Hipoglikemia alimentari kadang berjalan pada seseorang yang tidak menekuni pembedahan. Keadaan ini disebut hipoglikemia alimentari idiopatik. Jenis hipoglikemia reaktif lainnya berlangsung pada bayi dan anak­anak sebab memakan makanan yang mempunyai kandungan gula fruktosa dan galaktosa atau asam amino leusin.

Waspadai Kelompok Hipoglikemia pada Anak

Fruktosa dan galaktosa membatasi pelepasan glukosa dari hati; leusin merangsang pembentukan insulin yang terlalu berlebih oleh pankreas. Akibatnya, terjadi penurunan kadar gula darah beberapa saat sehabis mengonsumsi makanan yang mempunyai kandungan zat­zat tersebut.

Hipoglikemia reaktif terhadap orang dewasa bisa berlangsung sesudah konsumsi alkohol yang dicampur bersama gula (misalnya gin dan tonik). Pembentukan insulin yang berlebihan juga mampu menyebakan hipoglikemia. Hal ini bisa terjadi terhadap tumor sel penghasil insulin di pankreas (insulinoma). Kadang­kadang tumor di luar pankreas yang menghasilkan hormon yang menyerupai insulin supaya menyebabkan hipoglikemia.

Waspadai Kelompok Hipoglikemia pada Anak

Penyebab lainnya adalah penyakti autoimun, di mana tubuh membentuk antibodi yang menyerang insulin.
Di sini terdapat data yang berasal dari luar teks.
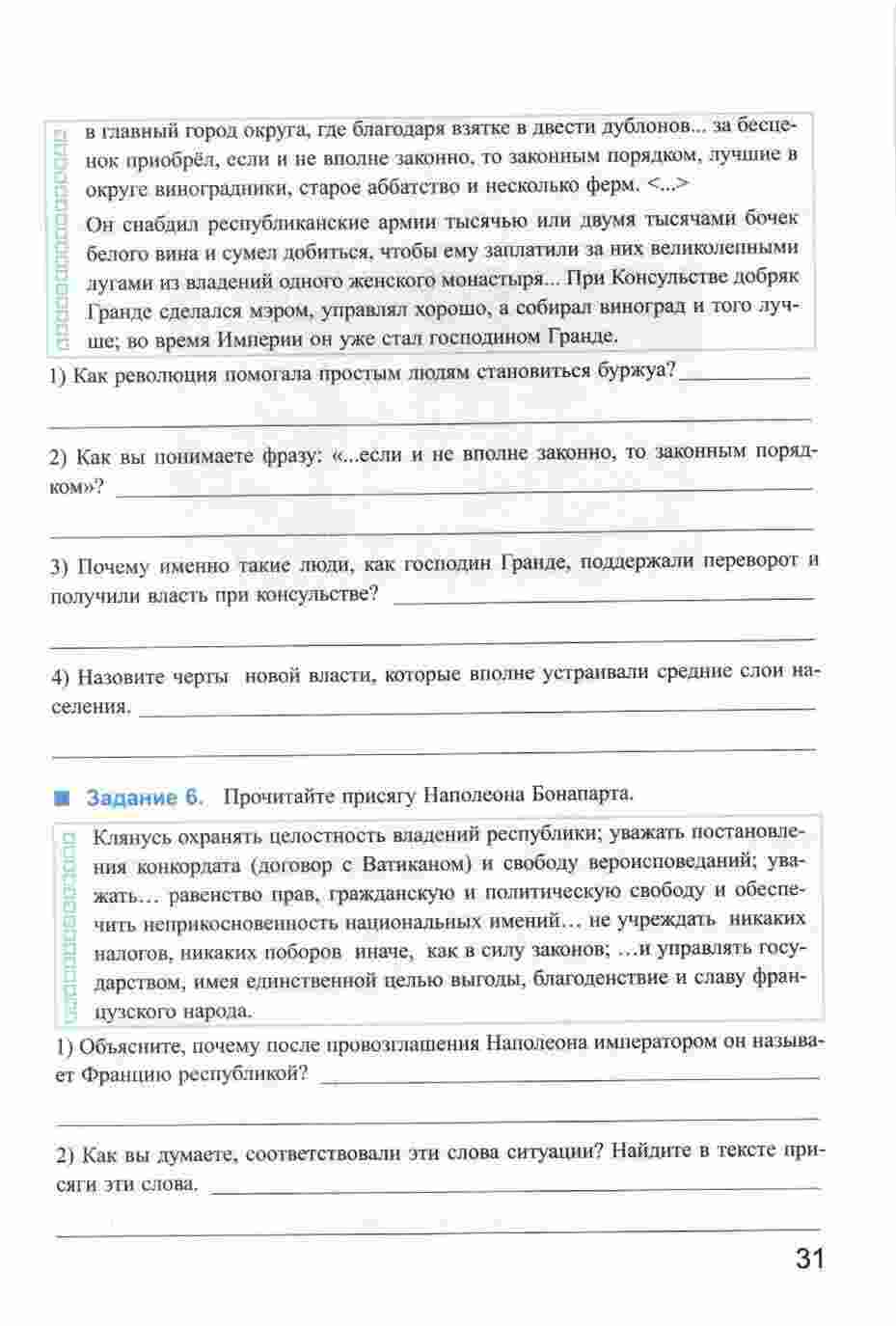 в главный город округа, где благодаря взятке в двести дублонов... за бесценок приобрёл, если и не вполне законно, то законным порядком, лучшие в округе виноградники, старое аббатство и несколько ферм. <...>

Он снабдил республиканские армии тысячью или двумя тысячами бочек белого вина и сумел добиться, чтобы ему заплатили за них великолепными лугами из владений одного женского монастыря... При Консульстве добряк Гранде сделался мэром, управлял хорошо, а собирал виноград и того лучше; во время Империи он уже стал господином Гранде.

1) Как революция помогала простым людям становиться буржуа?

2) Как вы понимаете фразу: «...если и не вполне законно, то законным порядком»?

3) Почему именно такие люди, как господин Гранде, поддержали переворот и получили власть при консульстве?

4) Назовите черты новой власти, которые вполне устраивали средние слои населения.

Задание 6. Прочитайте присягу Наполеона Бонапарта.

Клянусь охранять целостность владений республики; уважать постановления конкордата (договор с Ватиканом) и свободу вероисповеданий; уважать… равенство прав, гражданскую и политическую свободу и обеспечить неприкосновенность национальных имений… не учреждать никаких налогов, никаких поборов иначе, как в силу законов; …и управлять государством, имея единственной целью выгоды, благоденствие и славу французского народа.

1) Объясните, почему после провозглашения Наполеона императором он называет Францию республикой?

2) Как вы думаете, соответствовали эти слова ситуации? Найдите в тексте присяги эти слова.

31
Kadar insulin dalam darah naik­turun secara abnormal karena pankreas membuahkan sejumlah insulin untuk melawan antibodi tersebut. Hal ini bisa berjalan terhadap penderita atau bukan penderita diabetes.

Hipoglikemia terhitung bisa terjadi akibat gagal ginjal atau gagal jantung, kanker, kekurangan gizi, kelainan manfaat hipofisa atau adrenal, syok dan infeksi yang berat. Penyakit hati yang berat (misalnya hepatitis virus, sirosis atau kanker) juga bisa mengakibatkan hipoglikemia.

Demikian info berkaitan dengan Waspadai Kelompok Hipoglikemia pada Anak, semoga postingan kali ini berguna untuk Anda. Kami berharap postingan ini dibagikan biar semakin banyak yang mendapatkan manfaat.